About this task:
Taking the line with "family: Equidae" as the first and the line with "label granularity: sequence-level" as the last, set down exactly every line in that range from the entries below, and no more.

(Stored data entries)
********************

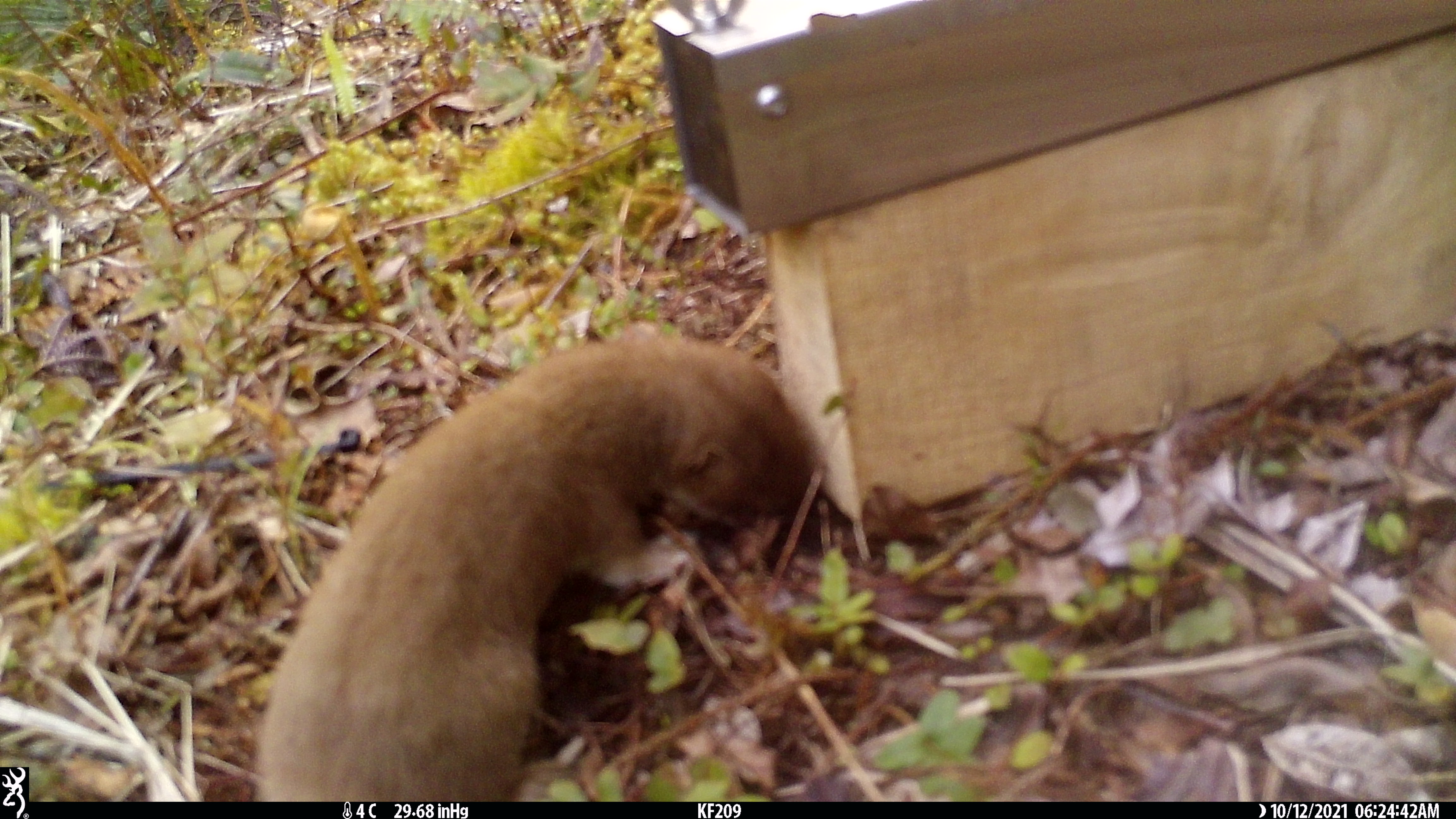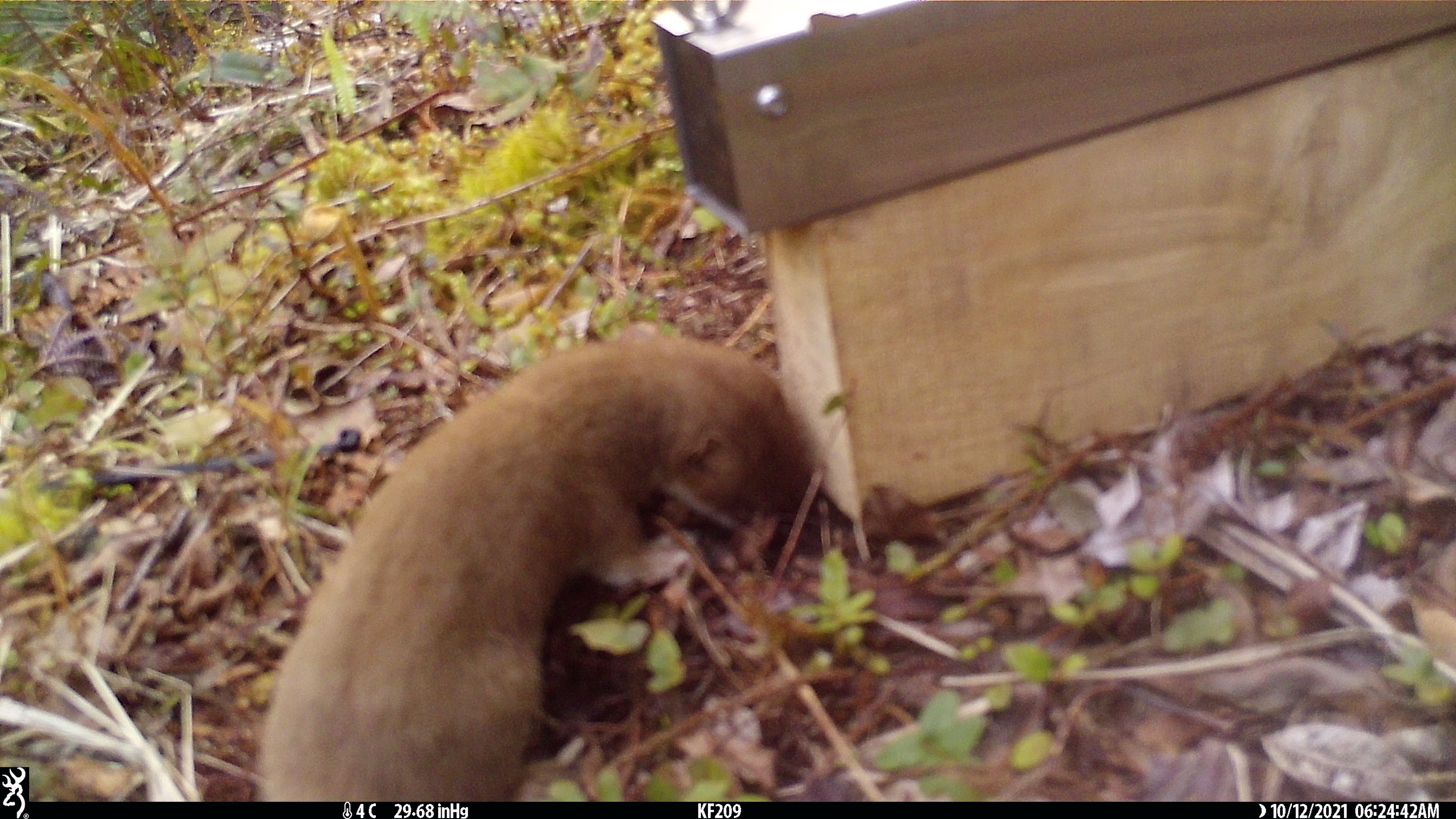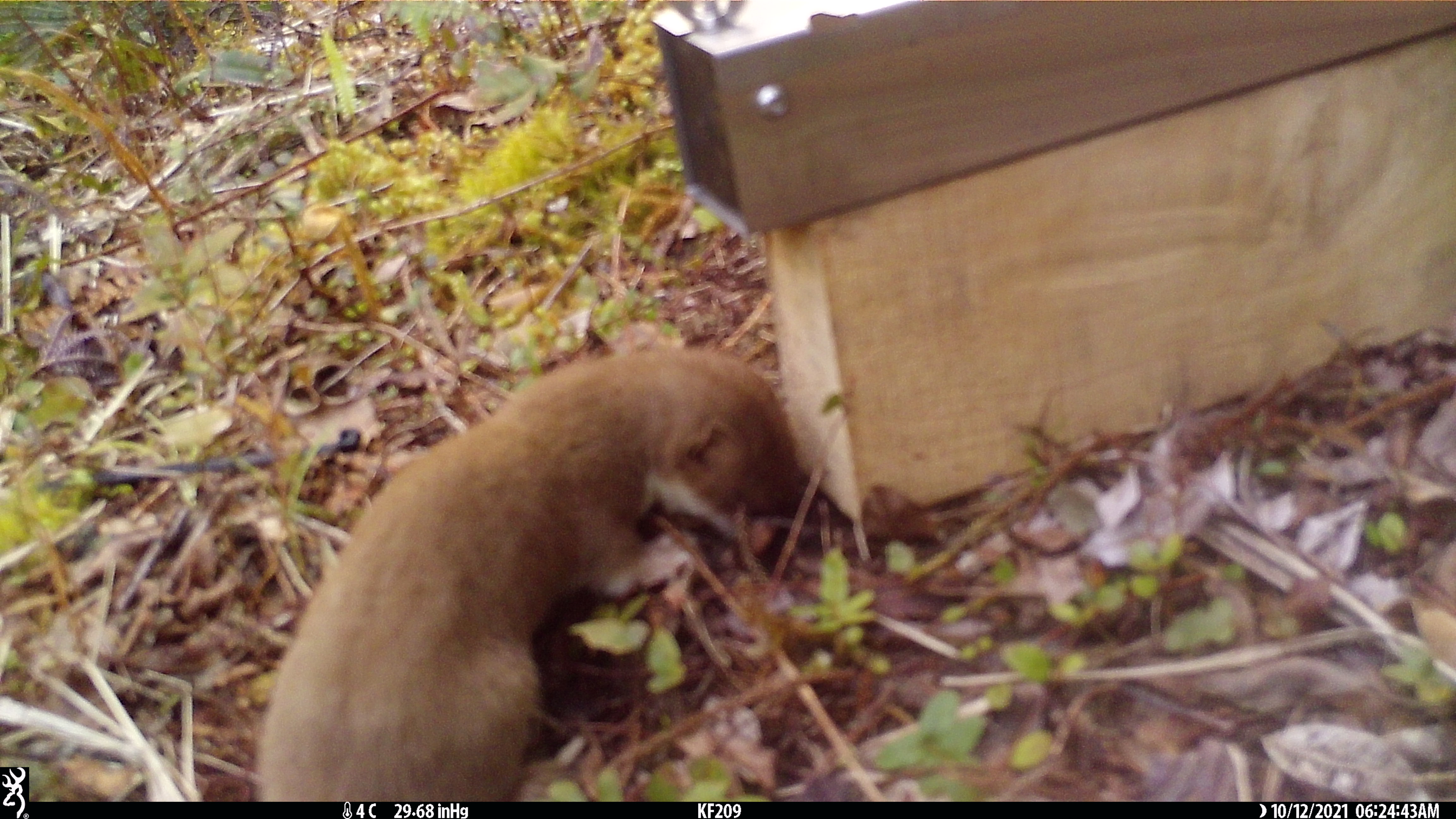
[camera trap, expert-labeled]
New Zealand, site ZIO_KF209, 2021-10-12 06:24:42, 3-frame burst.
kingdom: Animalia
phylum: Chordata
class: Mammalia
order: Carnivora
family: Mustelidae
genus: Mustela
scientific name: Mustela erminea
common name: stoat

********************

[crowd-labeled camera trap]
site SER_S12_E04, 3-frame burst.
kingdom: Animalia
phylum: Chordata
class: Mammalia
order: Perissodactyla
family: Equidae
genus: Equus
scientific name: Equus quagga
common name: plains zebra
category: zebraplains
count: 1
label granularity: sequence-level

********************

Written solution:
family: Equidae
genus: Equus
scientific name: Equus quagga
common name: plains zebra
category: zebraplains
count: 1
label granularity: sequence-level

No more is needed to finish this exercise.